Just stay home
Join us in boycotting Thanksgiving shopping
Five years ago, for the first time ever, retailers—mostly big-boxes—decided to do the unthinkable and open on Thanksgiving day. They took the one holiday that is dedicated to being thankful for what we have and made it about making money, about selling people crap they probably don’t need, wrapped up all pretty and called a “deal.”
Thanksgiving is a time to be with family—to cook together, share a meal together, maybe watch football and drink beer or wine together. But as Americans, we’ve become so accustomed to being able to get what we want when we want it that we apparently can’t even wait one day to get to the Black Friday shopping list. Retailers know this and feed off our obsession with instant gratification. This has to stop.
There are some encouraging numbers, as reported by Market Watch, indicating that fewer shoppers will be heading to the store this Thanksgiving day.

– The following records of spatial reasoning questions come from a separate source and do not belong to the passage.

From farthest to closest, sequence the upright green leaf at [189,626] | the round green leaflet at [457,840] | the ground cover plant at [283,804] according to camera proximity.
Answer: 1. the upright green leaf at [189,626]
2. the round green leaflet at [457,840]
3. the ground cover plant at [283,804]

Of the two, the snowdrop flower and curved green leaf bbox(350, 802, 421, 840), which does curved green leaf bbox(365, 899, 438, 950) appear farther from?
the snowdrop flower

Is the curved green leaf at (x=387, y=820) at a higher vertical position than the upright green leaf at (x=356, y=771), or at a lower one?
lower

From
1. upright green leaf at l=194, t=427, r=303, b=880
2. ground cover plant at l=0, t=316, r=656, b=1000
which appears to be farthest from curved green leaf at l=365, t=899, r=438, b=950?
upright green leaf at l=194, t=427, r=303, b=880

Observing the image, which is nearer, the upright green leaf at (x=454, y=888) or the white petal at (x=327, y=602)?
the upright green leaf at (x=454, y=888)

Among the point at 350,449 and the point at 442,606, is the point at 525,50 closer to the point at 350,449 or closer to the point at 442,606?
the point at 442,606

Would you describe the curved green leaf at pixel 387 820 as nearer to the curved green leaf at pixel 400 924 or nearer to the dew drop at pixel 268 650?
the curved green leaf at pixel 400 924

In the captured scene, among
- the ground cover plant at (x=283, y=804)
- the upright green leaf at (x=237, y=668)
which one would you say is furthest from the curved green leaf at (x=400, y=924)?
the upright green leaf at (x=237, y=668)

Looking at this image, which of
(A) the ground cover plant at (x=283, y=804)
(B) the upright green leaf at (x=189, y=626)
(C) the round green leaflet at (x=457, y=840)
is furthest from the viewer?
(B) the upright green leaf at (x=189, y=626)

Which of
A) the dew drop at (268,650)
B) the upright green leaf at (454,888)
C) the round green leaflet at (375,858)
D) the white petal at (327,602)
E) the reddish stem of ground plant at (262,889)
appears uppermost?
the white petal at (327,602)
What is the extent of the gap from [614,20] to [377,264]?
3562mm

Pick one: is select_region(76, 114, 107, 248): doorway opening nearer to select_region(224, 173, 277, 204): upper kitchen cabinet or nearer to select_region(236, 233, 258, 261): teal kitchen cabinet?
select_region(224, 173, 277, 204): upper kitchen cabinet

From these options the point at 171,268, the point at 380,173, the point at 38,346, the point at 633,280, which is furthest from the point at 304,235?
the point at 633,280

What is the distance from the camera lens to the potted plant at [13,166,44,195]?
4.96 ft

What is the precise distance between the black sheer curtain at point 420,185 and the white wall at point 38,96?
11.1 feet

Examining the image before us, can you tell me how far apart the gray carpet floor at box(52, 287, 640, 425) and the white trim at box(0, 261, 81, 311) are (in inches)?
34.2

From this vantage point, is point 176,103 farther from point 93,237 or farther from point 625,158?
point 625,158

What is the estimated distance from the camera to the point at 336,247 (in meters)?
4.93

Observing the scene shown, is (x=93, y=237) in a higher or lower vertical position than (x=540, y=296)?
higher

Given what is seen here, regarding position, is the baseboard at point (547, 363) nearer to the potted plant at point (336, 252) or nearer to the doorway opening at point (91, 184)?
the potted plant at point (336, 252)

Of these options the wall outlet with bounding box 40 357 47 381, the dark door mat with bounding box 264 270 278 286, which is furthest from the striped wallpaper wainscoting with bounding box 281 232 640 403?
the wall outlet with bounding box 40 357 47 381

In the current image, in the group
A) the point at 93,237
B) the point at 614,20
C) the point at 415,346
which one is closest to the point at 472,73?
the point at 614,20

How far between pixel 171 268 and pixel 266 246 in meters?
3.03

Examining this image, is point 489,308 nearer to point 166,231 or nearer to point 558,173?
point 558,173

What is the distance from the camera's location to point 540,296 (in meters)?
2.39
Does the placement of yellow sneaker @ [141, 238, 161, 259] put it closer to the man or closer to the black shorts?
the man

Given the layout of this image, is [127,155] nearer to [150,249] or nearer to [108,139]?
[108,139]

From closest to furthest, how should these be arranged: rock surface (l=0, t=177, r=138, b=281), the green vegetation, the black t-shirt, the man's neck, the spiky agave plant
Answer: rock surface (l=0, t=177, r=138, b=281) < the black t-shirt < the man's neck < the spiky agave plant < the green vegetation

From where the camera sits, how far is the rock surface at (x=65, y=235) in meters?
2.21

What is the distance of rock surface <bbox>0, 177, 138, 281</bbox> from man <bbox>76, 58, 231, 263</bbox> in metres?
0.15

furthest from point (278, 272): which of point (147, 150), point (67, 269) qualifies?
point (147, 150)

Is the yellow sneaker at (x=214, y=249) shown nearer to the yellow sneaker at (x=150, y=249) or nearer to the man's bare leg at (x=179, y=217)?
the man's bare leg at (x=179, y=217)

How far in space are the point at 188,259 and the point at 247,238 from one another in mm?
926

We at the CN&R are among them, and we encourage our readers to join us in boycotting Thanksgiving shopping.
Do it for our culture, and do it for the employees at those stores who will have their holidays cut short because the businesses they work for put the bottom line over family values.
And when you do hit the stores after the holiday, remember to shop locally. This year, instead of spending your cash on Black Friday, focus instead on Small Business Saturday, the Saturday after Thanksgiving. Keep in mind that money spent at locally owned businesses tends to stay in the local economy. That’s something all of us in the community can be thankful for.